5.) The same rep changes being used for box squats is being used for: leg curls, Hammer Strength ISO High Rows and ISO Rows, Seated Calf Raises, and Hammer Calf Presses. There really ain't much in equipment at this gym, and I just wanted to move as much iron as possible for some of the support movements.
6.) If you see a lot of bicep work, it has always been a weakness for me. I'm catching up, though. Same for shoulder pressing and shrugs.
7.) I've dropped using the body armor for aerobic work. When I lost my first bunch of pounds, it was a great help 2-3 times a week. But back then, only one of those days was really heavy and I was doing less work. On this program now, walking for an hour with the vest now leaves me a little TOO beat, sometimes even beat up.

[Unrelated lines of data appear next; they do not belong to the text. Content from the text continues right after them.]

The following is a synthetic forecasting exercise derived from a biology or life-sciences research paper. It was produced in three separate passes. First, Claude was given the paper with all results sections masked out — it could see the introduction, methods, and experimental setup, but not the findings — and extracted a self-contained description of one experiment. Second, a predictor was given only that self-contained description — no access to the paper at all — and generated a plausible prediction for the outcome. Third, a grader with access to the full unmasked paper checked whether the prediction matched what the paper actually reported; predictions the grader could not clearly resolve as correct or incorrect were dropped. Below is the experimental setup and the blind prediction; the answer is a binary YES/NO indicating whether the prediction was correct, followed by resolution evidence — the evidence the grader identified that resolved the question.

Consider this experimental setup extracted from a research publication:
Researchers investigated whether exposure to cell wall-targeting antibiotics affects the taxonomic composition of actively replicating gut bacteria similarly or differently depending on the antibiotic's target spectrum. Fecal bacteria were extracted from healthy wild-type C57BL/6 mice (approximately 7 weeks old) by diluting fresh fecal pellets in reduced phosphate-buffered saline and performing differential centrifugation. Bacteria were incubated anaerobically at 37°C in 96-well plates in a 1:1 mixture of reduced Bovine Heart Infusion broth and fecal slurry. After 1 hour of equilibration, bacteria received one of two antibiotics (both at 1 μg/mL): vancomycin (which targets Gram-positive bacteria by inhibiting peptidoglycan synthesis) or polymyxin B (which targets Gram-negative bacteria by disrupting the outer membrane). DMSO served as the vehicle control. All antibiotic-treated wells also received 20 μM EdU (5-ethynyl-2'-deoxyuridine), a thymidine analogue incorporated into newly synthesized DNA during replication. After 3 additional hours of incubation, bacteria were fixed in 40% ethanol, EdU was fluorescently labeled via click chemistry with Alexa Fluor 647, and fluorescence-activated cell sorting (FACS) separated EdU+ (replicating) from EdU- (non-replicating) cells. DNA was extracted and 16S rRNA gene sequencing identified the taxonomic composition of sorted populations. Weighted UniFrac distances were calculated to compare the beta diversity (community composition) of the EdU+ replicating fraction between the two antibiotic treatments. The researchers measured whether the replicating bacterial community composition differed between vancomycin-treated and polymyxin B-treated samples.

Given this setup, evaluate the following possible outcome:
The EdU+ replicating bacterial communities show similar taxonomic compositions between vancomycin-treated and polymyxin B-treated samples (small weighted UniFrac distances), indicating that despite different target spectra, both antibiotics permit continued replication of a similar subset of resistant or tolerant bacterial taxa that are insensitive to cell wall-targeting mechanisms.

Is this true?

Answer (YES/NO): YES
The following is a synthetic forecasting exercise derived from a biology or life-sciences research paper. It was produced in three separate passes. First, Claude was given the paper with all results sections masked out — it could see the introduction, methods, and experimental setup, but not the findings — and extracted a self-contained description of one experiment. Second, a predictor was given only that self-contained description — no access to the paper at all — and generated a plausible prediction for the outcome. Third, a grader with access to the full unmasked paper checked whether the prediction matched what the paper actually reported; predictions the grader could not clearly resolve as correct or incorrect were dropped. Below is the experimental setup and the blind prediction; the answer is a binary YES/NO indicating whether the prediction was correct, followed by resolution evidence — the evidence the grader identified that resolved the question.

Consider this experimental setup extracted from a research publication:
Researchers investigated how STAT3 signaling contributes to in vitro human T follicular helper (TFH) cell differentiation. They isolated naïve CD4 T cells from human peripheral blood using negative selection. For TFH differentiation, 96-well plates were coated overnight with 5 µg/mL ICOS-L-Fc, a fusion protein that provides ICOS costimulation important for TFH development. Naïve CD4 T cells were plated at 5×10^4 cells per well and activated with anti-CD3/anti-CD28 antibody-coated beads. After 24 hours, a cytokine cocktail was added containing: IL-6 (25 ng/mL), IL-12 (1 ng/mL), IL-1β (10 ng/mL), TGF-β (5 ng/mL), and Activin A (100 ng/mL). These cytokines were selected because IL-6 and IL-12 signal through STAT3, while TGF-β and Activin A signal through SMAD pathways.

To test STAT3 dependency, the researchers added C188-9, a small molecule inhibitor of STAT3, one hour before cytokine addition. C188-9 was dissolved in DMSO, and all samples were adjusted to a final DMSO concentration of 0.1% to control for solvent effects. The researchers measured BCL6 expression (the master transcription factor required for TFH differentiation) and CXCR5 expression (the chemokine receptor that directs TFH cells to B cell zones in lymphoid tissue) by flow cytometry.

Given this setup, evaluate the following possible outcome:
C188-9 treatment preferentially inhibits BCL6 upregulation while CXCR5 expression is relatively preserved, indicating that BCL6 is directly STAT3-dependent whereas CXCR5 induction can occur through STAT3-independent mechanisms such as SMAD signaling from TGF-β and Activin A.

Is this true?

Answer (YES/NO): NO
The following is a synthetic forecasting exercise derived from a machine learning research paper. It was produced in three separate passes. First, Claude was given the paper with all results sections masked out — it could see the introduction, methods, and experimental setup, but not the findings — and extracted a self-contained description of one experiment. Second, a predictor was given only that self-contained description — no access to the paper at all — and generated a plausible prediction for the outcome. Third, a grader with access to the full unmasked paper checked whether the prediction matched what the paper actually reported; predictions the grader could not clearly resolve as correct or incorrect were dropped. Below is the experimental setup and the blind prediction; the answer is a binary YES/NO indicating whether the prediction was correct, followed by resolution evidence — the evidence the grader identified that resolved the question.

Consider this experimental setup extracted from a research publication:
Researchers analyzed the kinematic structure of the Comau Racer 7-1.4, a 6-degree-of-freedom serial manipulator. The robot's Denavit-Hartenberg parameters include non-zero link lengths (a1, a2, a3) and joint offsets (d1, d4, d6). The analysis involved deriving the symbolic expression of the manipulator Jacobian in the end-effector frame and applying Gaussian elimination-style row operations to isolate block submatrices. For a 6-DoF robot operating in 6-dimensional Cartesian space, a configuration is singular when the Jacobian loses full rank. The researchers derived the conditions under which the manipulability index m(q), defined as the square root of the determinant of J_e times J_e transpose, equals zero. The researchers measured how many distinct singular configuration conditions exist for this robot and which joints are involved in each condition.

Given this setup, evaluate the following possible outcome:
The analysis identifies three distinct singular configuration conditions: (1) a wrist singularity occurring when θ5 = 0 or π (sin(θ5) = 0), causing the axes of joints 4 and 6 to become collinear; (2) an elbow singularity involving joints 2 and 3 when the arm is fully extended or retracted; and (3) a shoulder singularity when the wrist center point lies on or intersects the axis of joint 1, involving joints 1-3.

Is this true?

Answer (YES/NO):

8.) The same problem with the single leg movements. This wave, I was doing both Bulgarian Split Squats and Reverse Lunges plus the two squat days and it was just too much. So, I will use the assisted pistols on RE Lower Body Day after the box squats. On ME Lower Body days, I will use the Reverse Lunge with Front Squats and the Bulgarian Split Squat when doing Deficit Deadlifts.
9.) Calves. Why not? The benefits outweigh the negatives, and they don't take anything out of me. Simple.
10.) I'm working shrugs twice a week, sort of. If I'm deadlifting, I do behind the back shrugs on RE Upper Body day. If I'm front squatting, I use overhead shrugs for both upper body days for different rep schemes: I was going to use the trap bar shrugs for a movement but I've done those, and want to see how well the overhead shrugs work.